溶液の濃度を測定する計器の総称。濃度を表すには、質量百分率、体積百分率、モル分率(モル数の比)、規定濃度など種々の単位が用いられる。また、濃度を測定する原理、方法にも多くの種類があって、それぞれ測定の対象や目的に応じて使い分けられている。したがって、濃度計とよばれる計器の種類はきわめて多く、その用途も化学分析、医学上の検査、生産管理、品質試験、衛生管理、公害監視など広範である。
 おもな濃度計を原理別にあげると、まず、化学的方法を用いる種々の自動滴定装置がある。滴定とは、試料成分と特有の化学反応をする試薬の標準溶液を試料溶液に滴下し、反応の当量点に達するまでに要した標準溶液の体積(または質量)から試料成分の含有量を求めるもので、滴定法による濃度計は、当量点の検出と体積(または質量)の測定を行う装置である。

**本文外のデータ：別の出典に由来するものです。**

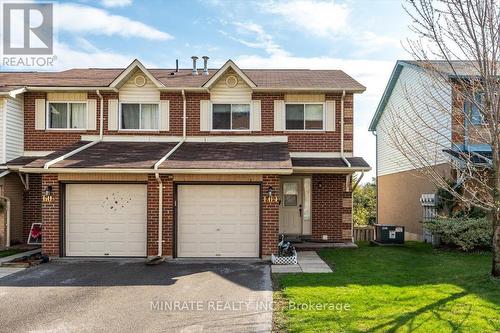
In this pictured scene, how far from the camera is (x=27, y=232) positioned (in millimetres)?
16391

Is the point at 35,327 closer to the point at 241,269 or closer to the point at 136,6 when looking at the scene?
the point at 241,269

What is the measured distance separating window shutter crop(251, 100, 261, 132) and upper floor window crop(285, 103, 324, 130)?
3.57ft

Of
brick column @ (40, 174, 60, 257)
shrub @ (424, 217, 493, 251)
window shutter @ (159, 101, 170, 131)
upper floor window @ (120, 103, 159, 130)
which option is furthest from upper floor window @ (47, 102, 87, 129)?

当量点の検出には、光学的方法(変色点の検出、濁りの検出)、電気的方法(電位差の検出、電気伝導度の検出)、温度測定による方法その他が用いられる。物理的方法を用いる濃度計としては、比重と濃度の関係を利用して比重測定から濃度を求めるもの、同様に電気伝導度の測定から濃度を求めるもの、分光光度計などを用いて比色分析を行うもの、屈折率や旋光度(偏光面の回転角)の測定によるものなどのほか、種々の分光分析計が用いられる。

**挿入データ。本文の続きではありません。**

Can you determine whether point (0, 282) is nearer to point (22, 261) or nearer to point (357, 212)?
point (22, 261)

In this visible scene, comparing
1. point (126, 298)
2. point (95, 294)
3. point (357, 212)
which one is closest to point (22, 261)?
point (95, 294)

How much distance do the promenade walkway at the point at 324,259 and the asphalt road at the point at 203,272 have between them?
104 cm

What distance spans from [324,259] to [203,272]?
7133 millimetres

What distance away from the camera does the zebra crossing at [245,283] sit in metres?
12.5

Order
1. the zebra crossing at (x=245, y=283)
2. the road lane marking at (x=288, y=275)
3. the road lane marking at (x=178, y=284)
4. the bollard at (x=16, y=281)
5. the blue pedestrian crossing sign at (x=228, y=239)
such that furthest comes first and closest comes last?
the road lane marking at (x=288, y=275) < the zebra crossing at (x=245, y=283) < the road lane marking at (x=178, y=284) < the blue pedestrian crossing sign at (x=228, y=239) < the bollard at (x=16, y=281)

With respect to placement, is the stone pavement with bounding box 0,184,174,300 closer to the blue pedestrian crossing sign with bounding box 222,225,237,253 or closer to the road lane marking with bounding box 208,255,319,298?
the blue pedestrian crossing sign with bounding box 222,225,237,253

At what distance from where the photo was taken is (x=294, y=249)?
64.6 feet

 濃度計は一般にそれ自身で標準を維持することが困難であるため、標準溶液などを用いて示度を確かめながら用いる例が多い。とくに、多数の成分を含む試料については予想外の誤差が生じやすいので、標準試料による校正が不可欠である。広く用いられる器種、たとえばpHメーター(電位差法による水素イオン濃度計)、糖分濃度を測定するための屈折率計や赤外線分析計などについては国際的な規格が設けられ、性能、仕様が標準化されている。[三井清人]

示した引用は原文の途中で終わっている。